╭─ PAGE EXCERPT

The fossilised marks of raindrops that fell 2.7 billion years ago in South Africa have revealed the composition of the Earth’s early atmosphere.
According to a new study published in Nature today, the early Earth had an atmosphere with similar air pressure to the present day, but much higher levels of greenhouse gases. The findings, from a time when the Earth already had abundant microbial life, should improve our knowledge of what kinds of extrasolar planets might support life.
“Because early Earth was a planet very much alive, microbially speaking, having this second set of air composition [parametres] … will help scientists in the search for habitable worlds beyond our Solar System,” said lead author Sanjoy Som, an astrobiologist at the University of Washington in the U.S..
Cool Sun, warm Earth
Scientists have long been interested in the composition of the ancient atmosphere, because there is sediment evidence of oceans and flowing rivers between 2 and 4 billion years ago. This is despite the fact that the Sun was about 20% dimmer, which means the Earth should have been frozen at the time.

╰─
╭─ SUPPLIED DATA

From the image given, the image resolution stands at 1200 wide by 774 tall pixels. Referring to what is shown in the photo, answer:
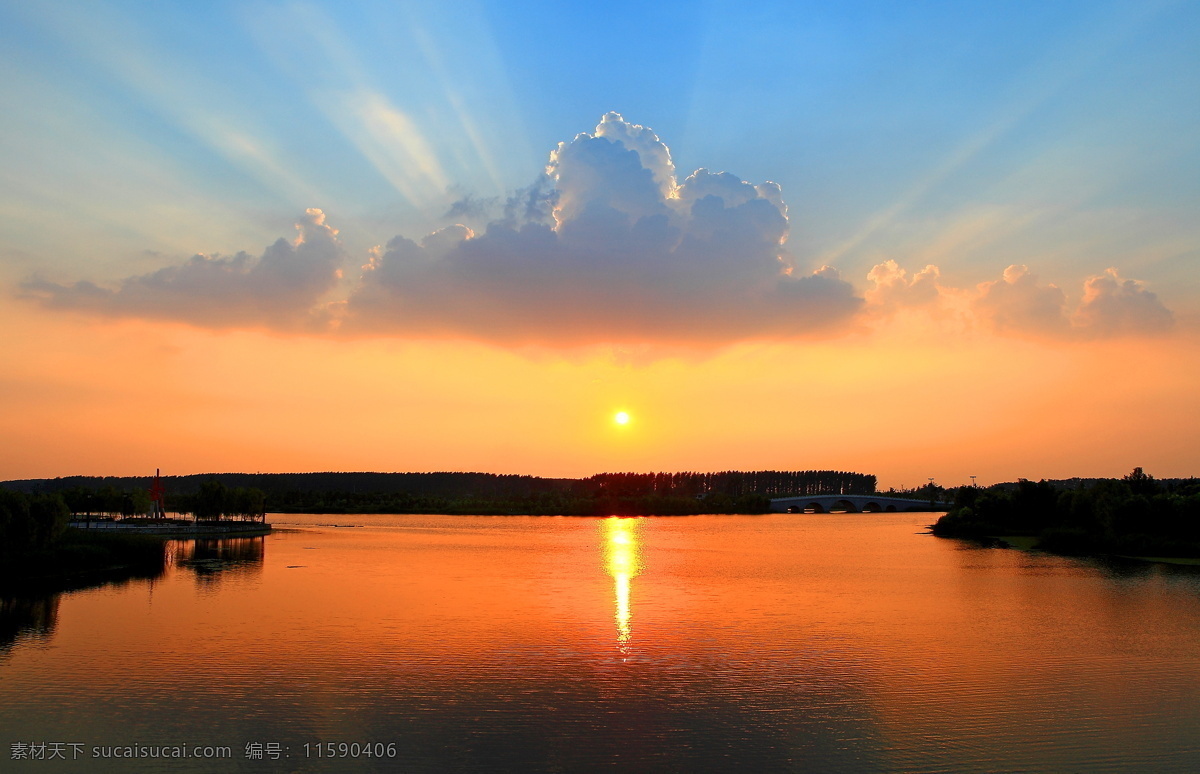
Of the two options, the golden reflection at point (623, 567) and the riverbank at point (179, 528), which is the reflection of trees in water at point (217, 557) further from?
the golden reflection at point (623, 567)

╰─

▸ **QUESTIONS ON THE MATERIAL**
1 - In the article on fossilized raindrops, which university is lead author Sanjoy Som affiliated with?
2 - Write out the section of the raindrop fossil article starting at "The fossilised marks" and ending at "might support life.".
3 - Translate this sentence from the raindrop fossil article into Spanish: "This is despite the fact that the Sun was about 20% dimmer, which means the Earth should have been frozen at the time."

▸ **SOLUTIONS**
1 - The University of Washington in the U.S.

2 -
The fossilised marks of raindrops that fell 2.7 billion years ago in South Africa have revealed the composition of the Earth’s early atmosphere.
According to a new study published in Nature today, the early Earth had an atmosphere with similar air pressure to the present day, but much higher levels of greenhouse gases. The findings, from a time when the Earth already had abundant microbial life, should improve our knowledge of what kinds of extrasolar planets might support life.

3 - Esto a pesar de que el Sol era aproximadamente un 20 % más tenue, lo que significa que la Tierra debería haber estado congelada en aquella época.